Steve Loken was standing on a hill looking down over the Kootenai River in the 1970s when he had an epiphany. A new Libby Dam had risen to block the river, and Loken watched as Lake Koocanusa grew deeper, wider and longer.
“Everything in the reservoir was clear-cut up to the high-water mark,” said Loken. “I’ve never seen that much ecological destruction in my life. I saw this little silver-thread-of-a-river slowly disappear below and I knew we had to do things a different way.”
Loken made good on his word.
The son of Norwegian parents went on to help launch the green building movement, one that has taught a new generation that bigger isn’t always better. Talk of reducing consumption isn’t reserved for environmental circles anymore, as businesses have grown out of repurposing old products.

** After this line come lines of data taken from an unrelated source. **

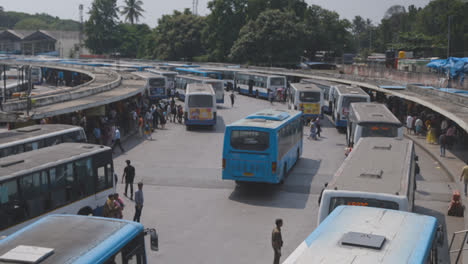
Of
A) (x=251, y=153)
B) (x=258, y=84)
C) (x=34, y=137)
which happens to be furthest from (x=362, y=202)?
(x=258, y=84)

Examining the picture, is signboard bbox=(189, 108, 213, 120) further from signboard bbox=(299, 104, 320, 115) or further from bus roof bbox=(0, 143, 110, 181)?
bus roof bbox=(0, 143, 110, 181)

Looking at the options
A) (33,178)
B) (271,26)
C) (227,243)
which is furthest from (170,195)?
(271,26)

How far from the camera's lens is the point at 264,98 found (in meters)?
54.1

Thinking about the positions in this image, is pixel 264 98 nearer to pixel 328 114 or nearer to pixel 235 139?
pixel 328 114

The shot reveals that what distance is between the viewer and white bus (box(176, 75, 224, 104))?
46213 mm

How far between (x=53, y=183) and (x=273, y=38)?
64.0m

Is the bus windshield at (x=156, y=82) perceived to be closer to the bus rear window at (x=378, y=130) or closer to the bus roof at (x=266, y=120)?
the bus roof at (x=266, y=120)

Always looking for a new idea, Loken mingled with supporters at a Missoula brewery this week, where he received an “Energy Efficiency Champion” award from Montana Sierra Club. While the award serves as a token of personal pride for Loken, knowing that his message has been received is as the real reward.

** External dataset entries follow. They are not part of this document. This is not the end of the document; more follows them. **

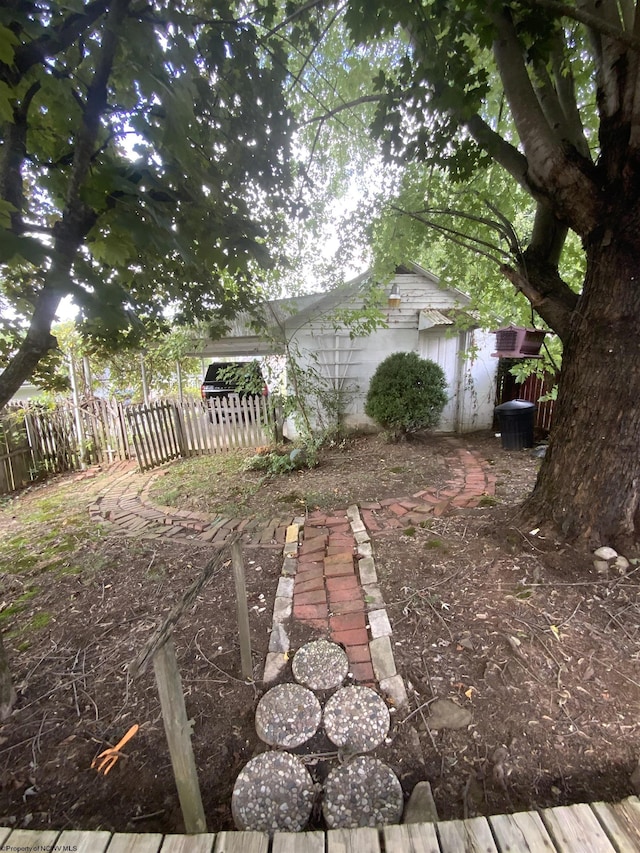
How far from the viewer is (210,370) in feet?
34.8

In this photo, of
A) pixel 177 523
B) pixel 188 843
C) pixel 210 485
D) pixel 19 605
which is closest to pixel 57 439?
pixel 210 485

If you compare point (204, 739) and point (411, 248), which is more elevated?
point (411, 248)

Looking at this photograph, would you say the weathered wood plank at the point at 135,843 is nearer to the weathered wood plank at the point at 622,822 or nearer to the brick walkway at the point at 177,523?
the weathered wood plank at the point at 622,822

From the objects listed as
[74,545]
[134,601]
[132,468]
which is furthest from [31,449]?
[134,601]

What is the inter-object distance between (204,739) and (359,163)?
19.3 ft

As David Merrill, the senior organizing representative for the Sierra Club, put it, no one in Missoula has done more to reduce greenhouse gas emissions over a lifetime than Loken.
“The one thing I knew how to do was work on housing,” Loken said. “I tried to focus on existing housing and ways to make them use less energy and materials. I also started a nonprofit center for resourceful building techniques that would allow us to use more waste material in construction.”
That was also back in the 1970s, when Loken built his first demonstration home. The movement gained momentum and its share of attention, growing like today’s tiny-house movement has taken to cable television to reach a new generation of builders and home buyers.
Loken went about effecting change the old-fashioned way, and he did so before the advent of the home computer. He served as the keynote speaker in Seattle in 1991, addressing 700 inspiring green builders in a talk aimed at doing more with less. When Parade Magazine came calling in 1994, his audience grew to 134 million.
“It started a whole movement and taking a look at material consumption and construction waste,” Loken said. “Construction materials are one of the largest drivers of economic development, but the byproduct is how much is wasted. The number one thing by volume at landfills is construction and demolition waste.”
Two of Loken’s early students, Matt Hisel and Lauren Varney, went on to found Home ReSource in Missoula in 2003. It was yet another effort to reduce waste and give used products a second life. The organization has since evolved into a viable business, one that increasingly relies upon deconstruction to stock its shelves and lumber yard.
The possibilities may only be limited by one’s imagination, Loken believes. He notes how coal ash can now be used to make stronger concrete, and how plastic and wood chips are manufactured into durable outdoor decking.
“There’s a litany of materials that can be used in construction to allow us to use those materials instead of consuming virgin resources,” Loken said. “We were on the very beginning of that whole movement. We got some large grants from McDonald’s, Home Depot and environmental groups, to focus on ways of using resources more efficiently and using waste materials from landfills and manufacturing.”
Loken traces his own deconstruction skills back to his childhood. Growing up in Minnesota, his family worked ahead of the growing U.S. interstate system, taking down old farm houses and barns to use back at their place.
At his home in the Rattlesnake Neighborhood of Missoula, he now lives with four other roommates, saying nobody needs more than a few hundred square feet to live happily. He’s also made improvements to his vintage home, upping the insulation and extending the eaves to improve efficiency, among other things.
His yard requires no water.
“My inspiration comes from going to developing countries and seeing how they have to live within their limits,” said Loken. “We continue to plunder resources from the rest of the world like there’s no tomorrow. Watching how elegantly people in developing countries build their shelters and live within their means is so inspiring to me.”
As for Merrill, he often wonders how future generations will look back on America at the dawn of the 21st century, and what the nation did to combat climate change. While some outliers pan climate change as little more than a political wedge, Merrill believes Loken has helped move the dial.
“Everybody knows what a green building is now, and in this part of the country, a lot of that has to do with the pioneering efforts of Steve Loken,” Merrill said. “He was involved in green building at a time when people through it was the color of the house, long before it became the mass trend that it is today.”